Repeat this pattern for all leaves required. I worked a total of 7 leaves. Odd numbers of leaves seem to look best.
For the variegated version I used 2 strands of one colour for the spine and row 1, then I changed to the second colour to create row 2.
“Potting Up” Your Work
All the leaves of the aloe form from a common center. To create this effect, gather your completed leaves and hold them bouquet style on the base of each leaf. Shorter leaves are in the middle and longer leaves are on the outside. Once you are happy with the way the leaves look in the bouquet use a rubber band to temporarily hold the bouquet together.
Cut a length of matching yarn and wrap this around all the leaves at the base up and down the “handle” section and secure. Remove the rubber band.

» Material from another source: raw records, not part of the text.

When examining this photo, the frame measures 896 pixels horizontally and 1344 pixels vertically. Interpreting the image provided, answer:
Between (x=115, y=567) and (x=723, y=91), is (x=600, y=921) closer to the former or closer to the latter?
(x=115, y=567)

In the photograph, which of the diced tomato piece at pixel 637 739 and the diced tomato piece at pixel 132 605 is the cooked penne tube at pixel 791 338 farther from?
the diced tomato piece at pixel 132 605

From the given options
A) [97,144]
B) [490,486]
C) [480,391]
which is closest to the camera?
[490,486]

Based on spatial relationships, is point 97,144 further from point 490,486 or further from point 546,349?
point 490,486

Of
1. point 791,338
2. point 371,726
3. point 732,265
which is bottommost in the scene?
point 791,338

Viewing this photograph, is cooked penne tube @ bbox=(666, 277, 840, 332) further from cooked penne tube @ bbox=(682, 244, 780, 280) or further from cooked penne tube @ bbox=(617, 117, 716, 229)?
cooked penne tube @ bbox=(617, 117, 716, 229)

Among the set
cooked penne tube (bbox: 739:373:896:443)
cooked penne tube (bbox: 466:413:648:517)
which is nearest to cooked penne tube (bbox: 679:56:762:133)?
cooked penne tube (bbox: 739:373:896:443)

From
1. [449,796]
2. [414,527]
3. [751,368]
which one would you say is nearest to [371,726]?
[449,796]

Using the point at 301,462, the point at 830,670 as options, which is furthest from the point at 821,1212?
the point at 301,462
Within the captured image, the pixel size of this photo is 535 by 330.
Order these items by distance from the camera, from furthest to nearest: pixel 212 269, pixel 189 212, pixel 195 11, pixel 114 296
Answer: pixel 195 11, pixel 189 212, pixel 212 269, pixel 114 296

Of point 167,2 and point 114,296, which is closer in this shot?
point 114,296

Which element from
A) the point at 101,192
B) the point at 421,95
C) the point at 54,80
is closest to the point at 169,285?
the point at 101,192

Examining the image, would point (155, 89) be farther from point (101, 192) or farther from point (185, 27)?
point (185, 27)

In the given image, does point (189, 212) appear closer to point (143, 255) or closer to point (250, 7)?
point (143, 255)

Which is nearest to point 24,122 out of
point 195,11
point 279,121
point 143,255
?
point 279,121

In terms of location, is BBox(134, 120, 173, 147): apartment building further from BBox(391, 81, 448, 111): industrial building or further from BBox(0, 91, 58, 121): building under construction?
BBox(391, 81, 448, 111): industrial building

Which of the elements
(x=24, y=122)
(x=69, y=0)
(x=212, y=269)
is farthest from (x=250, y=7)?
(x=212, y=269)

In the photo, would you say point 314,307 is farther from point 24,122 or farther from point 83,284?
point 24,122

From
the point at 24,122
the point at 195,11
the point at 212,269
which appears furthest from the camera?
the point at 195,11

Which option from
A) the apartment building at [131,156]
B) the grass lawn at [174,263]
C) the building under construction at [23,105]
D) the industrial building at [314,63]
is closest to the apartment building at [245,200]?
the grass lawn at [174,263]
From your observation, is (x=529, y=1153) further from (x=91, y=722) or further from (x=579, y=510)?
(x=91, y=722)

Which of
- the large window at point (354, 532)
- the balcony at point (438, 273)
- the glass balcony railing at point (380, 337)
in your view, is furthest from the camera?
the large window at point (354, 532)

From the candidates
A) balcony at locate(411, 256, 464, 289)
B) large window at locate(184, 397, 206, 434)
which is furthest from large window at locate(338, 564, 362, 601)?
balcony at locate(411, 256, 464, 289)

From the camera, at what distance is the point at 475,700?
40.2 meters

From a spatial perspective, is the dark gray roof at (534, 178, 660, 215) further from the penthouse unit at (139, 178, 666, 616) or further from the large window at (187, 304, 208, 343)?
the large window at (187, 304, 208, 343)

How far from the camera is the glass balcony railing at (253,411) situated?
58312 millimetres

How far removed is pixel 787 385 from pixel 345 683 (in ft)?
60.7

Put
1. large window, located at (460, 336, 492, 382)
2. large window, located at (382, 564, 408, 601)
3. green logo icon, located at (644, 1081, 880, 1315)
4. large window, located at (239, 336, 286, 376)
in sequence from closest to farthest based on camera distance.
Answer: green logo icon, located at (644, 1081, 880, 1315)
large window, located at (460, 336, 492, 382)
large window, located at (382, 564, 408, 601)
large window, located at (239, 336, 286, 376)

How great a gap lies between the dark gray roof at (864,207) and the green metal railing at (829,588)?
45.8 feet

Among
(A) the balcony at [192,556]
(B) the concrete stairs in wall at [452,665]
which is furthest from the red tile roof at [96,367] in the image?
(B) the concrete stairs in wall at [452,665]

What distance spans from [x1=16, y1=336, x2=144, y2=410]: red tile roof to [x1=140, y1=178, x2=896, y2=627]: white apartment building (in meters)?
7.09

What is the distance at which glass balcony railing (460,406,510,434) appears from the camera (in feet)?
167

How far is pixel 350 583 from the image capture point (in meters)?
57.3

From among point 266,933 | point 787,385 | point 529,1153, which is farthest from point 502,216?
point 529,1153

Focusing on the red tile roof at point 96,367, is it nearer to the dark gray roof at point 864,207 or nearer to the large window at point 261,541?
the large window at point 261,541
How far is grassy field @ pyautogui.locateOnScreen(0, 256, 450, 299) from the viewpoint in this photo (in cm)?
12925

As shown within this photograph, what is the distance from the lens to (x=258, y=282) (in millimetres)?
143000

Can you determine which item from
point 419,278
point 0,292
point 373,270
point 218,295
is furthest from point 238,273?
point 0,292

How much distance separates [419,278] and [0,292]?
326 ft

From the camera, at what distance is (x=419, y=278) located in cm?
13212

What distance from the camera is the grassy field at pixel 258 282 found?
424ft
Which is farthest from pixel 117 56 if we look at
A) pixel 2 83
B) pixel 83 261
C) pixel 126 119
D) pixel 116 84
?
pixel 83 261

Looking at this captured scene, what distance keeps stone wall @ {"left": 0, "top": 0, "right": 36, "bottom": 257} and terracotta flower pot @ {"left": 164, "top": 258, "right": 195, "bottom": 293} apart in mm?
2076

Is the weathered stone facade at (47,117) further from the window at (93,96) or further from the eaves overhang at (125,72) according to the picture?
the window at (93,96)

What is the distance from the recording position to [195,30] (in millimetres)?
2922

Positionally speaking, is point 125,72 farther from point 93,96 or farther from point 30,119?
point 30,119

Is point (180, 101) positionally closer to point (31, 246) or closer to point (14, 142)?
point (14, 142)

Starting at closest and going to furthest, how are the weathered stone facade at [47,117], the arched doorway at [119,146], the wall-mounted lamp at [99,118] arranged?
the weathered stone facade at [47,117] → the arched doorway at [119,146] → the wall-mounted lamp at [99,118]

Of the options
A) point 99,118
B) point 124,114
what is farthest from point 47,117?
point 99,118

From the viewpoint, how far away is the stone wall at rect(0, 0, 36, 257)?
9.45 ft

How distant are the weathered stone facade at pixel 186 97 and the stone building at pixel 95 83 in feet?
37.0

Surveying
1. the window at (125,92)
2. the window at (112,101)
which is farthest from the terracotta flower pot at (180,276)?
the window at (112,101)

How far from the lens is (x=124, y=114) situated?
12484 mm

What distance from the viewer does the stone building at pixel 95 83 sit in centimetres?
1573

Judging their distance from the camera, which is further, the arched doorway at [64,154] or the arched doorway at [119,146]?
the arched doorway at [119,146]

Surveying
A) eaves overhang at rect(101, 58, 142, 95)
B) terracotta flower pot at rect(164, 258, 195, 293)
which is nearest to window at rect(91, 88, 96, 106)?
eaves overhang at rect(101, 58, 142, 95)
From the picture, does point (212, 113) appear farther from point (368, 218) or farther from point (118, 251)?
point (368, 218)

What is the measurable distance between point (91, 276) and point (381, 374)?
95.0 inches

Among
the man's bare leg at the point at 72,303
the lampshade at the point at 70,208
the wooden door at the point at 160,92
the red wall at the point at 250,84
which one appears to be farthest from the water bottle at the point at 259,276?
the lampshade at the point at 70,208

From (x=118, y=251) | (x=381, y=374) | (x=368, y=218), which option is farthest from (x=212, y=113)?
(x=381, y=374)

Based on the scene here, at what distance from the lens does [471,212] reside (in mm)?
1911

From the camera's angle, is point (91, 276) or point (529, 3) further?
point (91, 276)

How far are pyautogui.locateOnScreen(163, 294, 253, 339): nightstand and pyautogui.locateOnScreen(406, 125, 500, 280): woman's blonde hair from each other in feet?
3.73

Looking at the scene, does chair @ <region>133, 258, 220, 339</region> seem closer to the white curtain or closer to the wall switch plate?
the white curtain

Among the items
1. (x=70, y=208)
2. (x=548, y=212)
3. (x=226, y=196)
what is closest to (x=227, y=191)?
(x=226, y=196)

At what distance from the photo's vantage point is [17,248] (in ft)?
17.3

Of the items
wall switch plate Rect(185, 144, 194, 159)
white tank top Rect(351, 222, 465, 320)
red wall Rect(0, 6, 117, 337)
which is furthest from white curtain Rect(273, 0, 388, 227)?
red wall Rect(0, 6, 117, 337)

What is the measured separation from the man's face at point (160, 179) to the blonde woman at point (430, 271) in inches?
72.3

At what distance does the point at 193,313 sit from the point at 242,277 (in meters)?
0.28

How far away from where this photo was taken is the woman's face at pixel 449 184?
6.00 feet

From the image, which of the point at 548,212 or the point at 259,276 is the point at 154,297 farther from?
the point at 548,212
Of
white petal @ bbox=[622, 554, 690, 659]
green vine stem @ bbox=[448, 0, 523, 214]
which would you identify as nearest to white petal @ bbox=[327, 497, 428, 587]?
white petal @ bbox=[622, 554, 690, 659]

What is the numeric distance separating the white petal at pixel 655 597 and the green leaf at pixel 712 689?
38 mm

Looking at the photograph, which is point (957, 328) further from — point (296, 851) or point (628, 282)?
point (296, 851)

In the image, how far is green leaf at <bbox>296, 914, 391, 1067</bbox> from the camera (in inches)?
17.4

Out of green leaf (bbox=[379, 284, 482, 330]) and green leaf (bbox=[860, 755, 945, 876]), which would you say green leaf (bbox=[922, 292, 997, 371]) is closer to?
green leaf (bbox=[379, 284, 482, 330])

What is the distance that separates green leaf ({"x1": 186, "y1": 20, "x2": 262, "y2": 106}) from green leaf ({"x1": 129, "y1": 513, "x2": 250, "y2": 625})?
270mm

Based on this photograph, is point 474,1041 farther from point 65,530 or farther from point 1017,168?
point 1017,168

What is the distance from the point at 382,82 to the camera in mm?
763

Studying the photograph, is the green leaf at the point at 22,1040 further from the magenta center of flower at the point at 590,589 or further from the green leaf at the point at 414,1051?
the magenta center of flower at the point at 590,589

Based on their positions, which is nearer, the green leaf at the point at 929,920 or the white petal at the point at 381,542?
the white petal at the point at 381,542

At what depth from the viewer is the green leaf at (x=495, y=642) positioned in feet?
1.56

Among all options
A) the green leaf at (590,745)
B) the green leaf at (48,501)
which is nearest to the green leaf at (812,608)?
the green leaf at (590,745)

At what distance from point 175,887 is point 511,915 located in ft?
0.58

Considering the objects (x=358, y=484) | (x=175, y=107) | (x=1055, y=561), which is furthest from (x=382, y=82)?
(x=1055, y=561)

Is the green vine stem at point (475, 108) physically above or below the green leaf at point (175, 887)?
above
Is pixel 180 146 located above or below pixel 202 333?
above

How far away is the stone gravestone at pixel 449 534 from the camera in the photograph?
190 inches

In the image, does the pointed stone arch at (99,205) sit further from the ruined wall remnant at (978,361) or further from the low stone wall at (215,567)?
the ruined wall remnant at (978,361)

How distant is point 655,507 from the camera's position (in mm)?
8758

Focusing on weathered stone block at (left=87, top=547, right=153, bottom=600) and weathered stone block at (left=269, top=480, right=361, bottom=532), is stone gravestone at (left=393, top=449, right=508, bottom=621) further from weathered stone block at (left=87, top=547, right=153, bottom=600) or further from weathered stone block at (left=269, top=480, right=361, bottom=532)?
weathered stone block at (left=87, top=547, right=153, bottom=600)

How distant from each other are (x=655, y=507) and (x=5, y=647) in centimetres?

To create a stable base within the pot to display the aloe, I used lengths of felt cut to a height about 2 cm shorter than the pot and rolled them into a fat sausage around the handle of the leaf bouquet. The finished sausage of leaves and felt fitted snugly into the pot. I then topped off the felt “soil” with decorative stones. Because nothing is affixed permanently, I can change the look of the plant over time but if you want, you could glue or stitch the leaves to the felt and then glue the felt sausage into the pot. And finally, arrange the aloe leaves and enjoy your new low maintenance plant!